2. Essai Ducati 1199 S Panigale 2013 : l'école du superbike !
De nos jours, acheter et rouler avec une hypersport relève presque de l'acte militant. Répression toujours plus importante, coût de l'essence, crise et difficultés économiques, cherté de la vie et j'en passe. Tout est bon pour renoncer et rendre la main.
Et même en avouant faire partie des militants des hypersports, nous voulons croire qu'une poignée "d'irréductibles" n'a pas encore renoncé à tomber dans le « raisonnable ennuyeux ». En clair, abdiquer à nos vraies passions et à nos vraies valeurs. Alors rouler avec une moto qui développe 195 ch dans le monde libre, et 18 999€ en entrée de gamme, oui c'est un acte qui pourrait paraître totalement déraisonnable et passionnel. Mais dieu que c'est bon et que la vie est courte pour ne pas en profiter !
Une « 1199 », qu'on le veuille ou pas, ça s'appréhende la première fois avec un mélange de fascination sensuelle, et beaucoup de respect quand on se rappelle les caractéristiques techniques de la « bomba latina » : 195 ch, 13,5 mKg pour un poids de 164 kilos à sec.
Et si on a encore des restes de modestie, on peut même éprouver de la crainte. Parce que draguer l'équivalent de Monica Bellucci sur deux roues, ça demande un peu d'assurance tout de même…..
Et Miss 1199 suspend le temps lorsqu'on s'attarde sur ses lignes. Incroyablement finie et aérienne, son gabarit est plus proche d'une 600 que d'un twin de 1200cm3. Hormis la mention 1199, je mets au défi n'importe quel quidam de deviner la cylindrée de cette magnifique sveltesse. Le design italien dans sa quintessence la plus complète, le dessin de la coque arrière résumant à lui seul cette alliance de compacité, finesse, et raffinement tendu.
Et c'est là toute la magie de Ducati - à l'inverse des Japonais - d'arriver à nous concocter des divinités sur roues presqu'inaccessibles, assagies par rapport aux symboles fondateurs de la marque, mais avec toujours ce zest de caractériel (malgré les électroniques embarquées) au point qu'elles restent encore totalement envoutantes.

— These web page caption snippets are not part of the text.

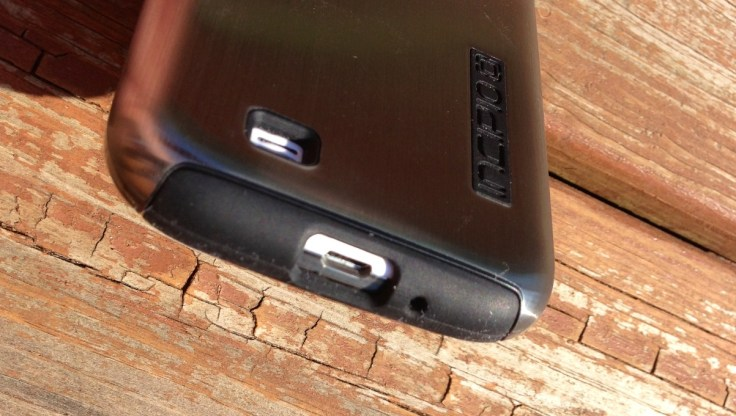 Incipio DualPro Shine Samsung Galaxy S4 Case Review - 5
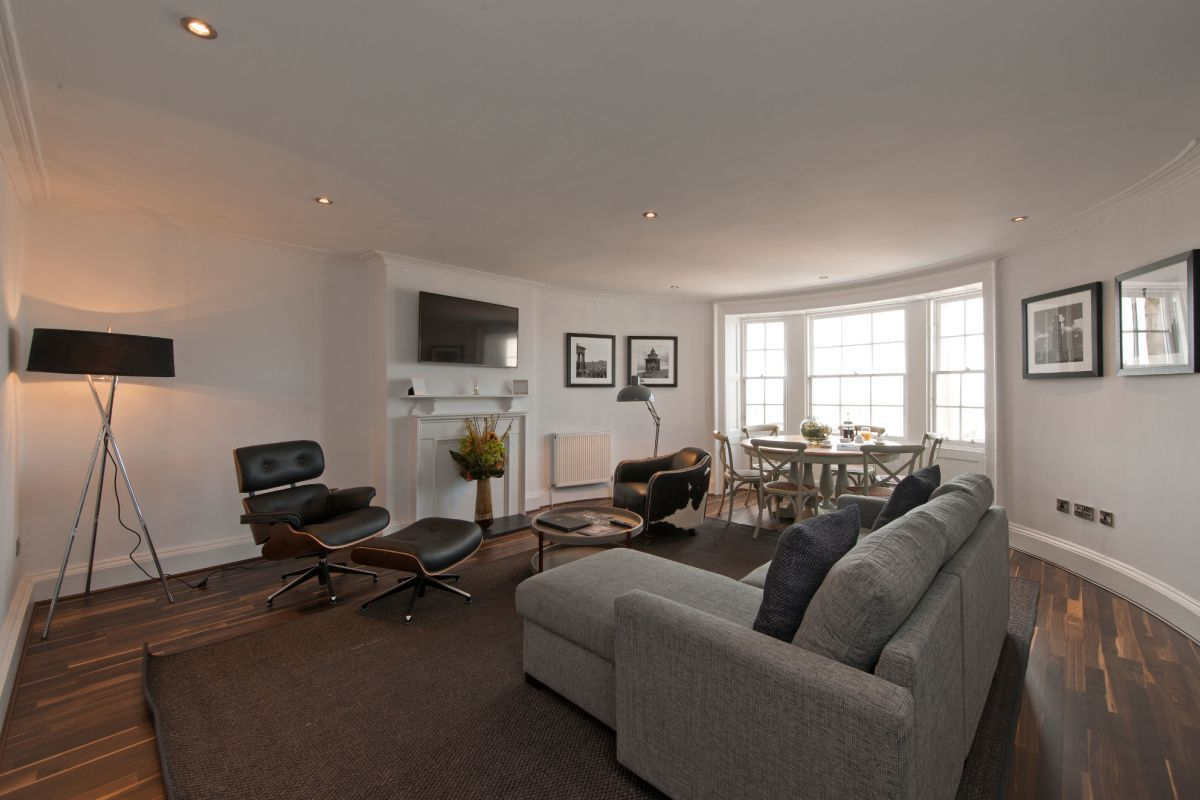 Living room, George Street Serviced Apartments, Edinburgh ...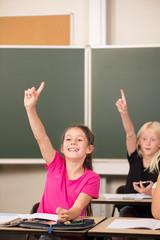 Mädchen in der Grundschule meldet sich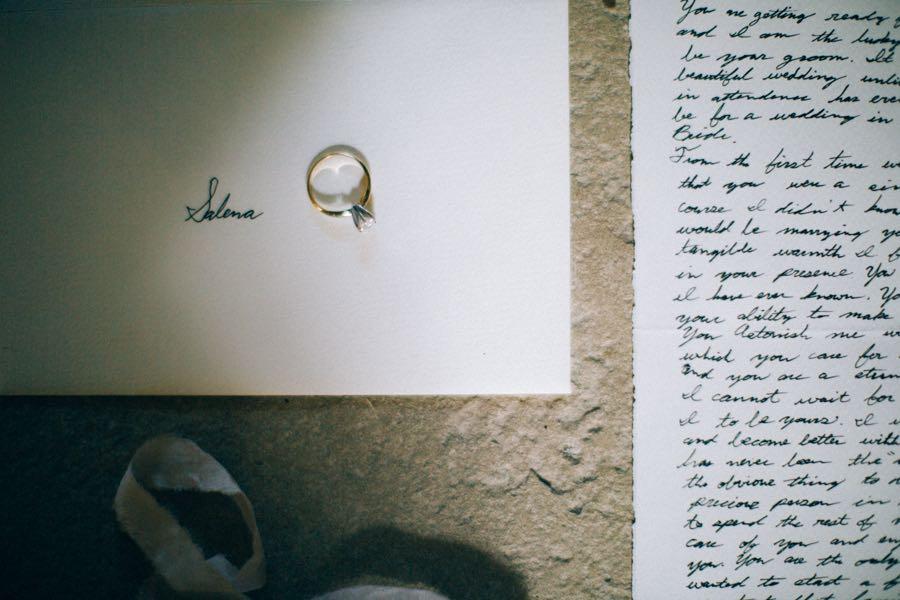 un-mariage-simple-et-chic-a-gordes-ingrid-lepan-photographe-provence-7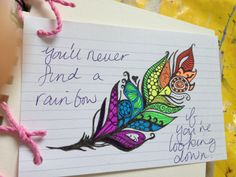 Love this feather design ♡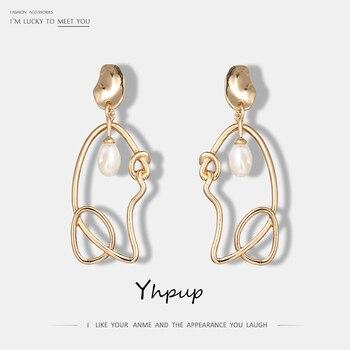 de053e78f369 Yhpup Japón moda coreana perla dorada Irregular pendientes colgantes para  mujeres lindo encanto fiesta boda joyería Brincos Bijoux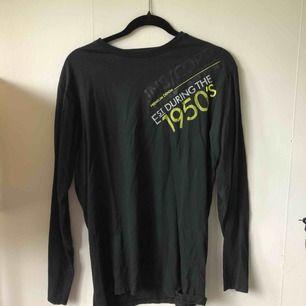 En svart långärmad tröja ifrån designlab. Storlek L men är perfekt som oversized tröja på mig med XS/S!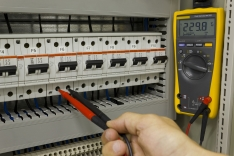 Electrical Safety: Controlling The Hazards (student video course) English Interactive Training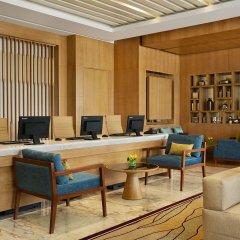 Отель DoubleTree by Hilton Dubai Jumeirah Beach интерьер отеля фото 3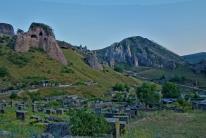 Der Firedhof in Goris wird umringt von den Markanten Sandsteinfelsen.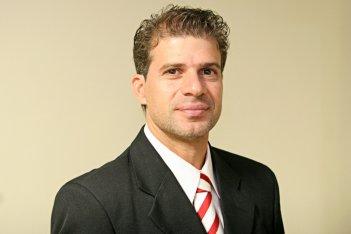 2 de junho - Túlio Maravilha, ex-futebolista e político brasileiro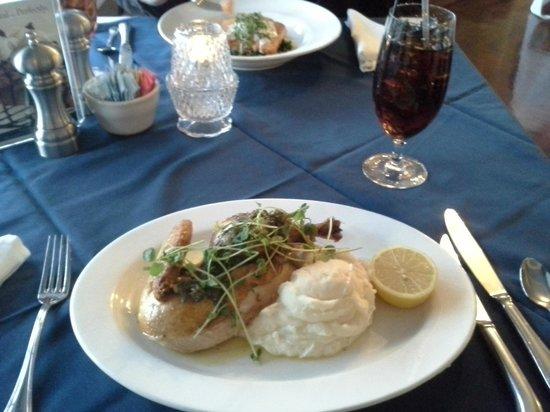 Boone Tavern Hotel:                   Half a chicken!
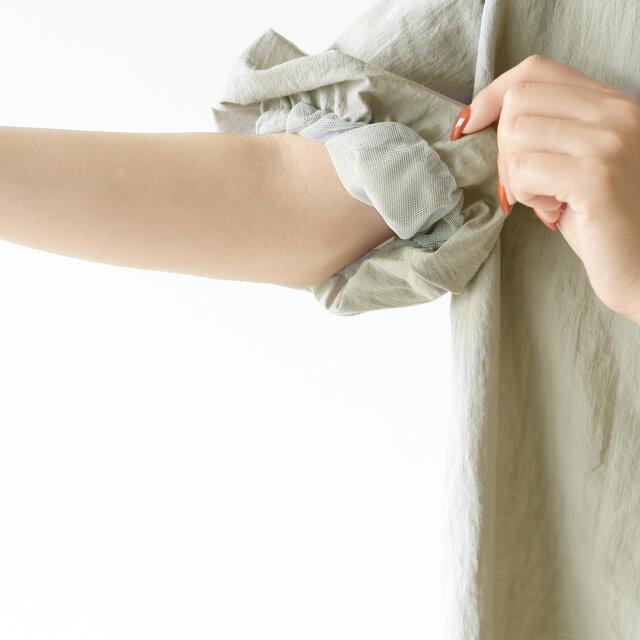 袖裏にチュールを施すことで、より立体的でふんわりとしたシルエットに。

Et la révolution est en marche chez Ducati. car, même si la maison de Bologne a conservé le bicylindre ouvert à 90° avec son système de rappel des soupapes - desmodromique -, tout le reste est révolutionnaire. Le cadre coque en aluminium, le moteur autoporteur, avec la disparition de tous les codes visuels de chez Ducati, plus de cadre tubulaire, un cul tendu vers le ciel sans les pots des mythiques 916 en passant par les dernières 1198, et pourtant quel dessin ! Il n y'a pas eu un seul moment, où on ne s'est pas arrêté pour contempler cette sculpturale sprinteuse lors de cet essai. Effet visuel garanti.
En plus de cette révolution technique et culturelle, Ducati a réussi le tour de force de civiliser « en surface » cette 1199. Haute de 825 mm, la Panigale en termes de position et d'ergonomie est bien plus confortable qu'une 1198 voire qu'une MV Agusta même dernière génération. La selle est plus basse que sur la 1198, sa finesse d'entrejambe étant tout simplement incroyable. Les poignets ne sont pas exagérément cassés. Les guidons positionnés beaucoup plus proches du buste vous donneront l'impression d'être sur la colonne de direction. Cette hypersport saura vous accueillir au mieux et on se rapproche sur ce point plus des standards japonais en terme d'assise et de prise en main que des références italiennes classiques. L'amortisseur arrière en position latérale ne vous gênera qu'à l'arrière de la cuisse et à l'arrêt. Par contre, au roulage tout se fait oublier.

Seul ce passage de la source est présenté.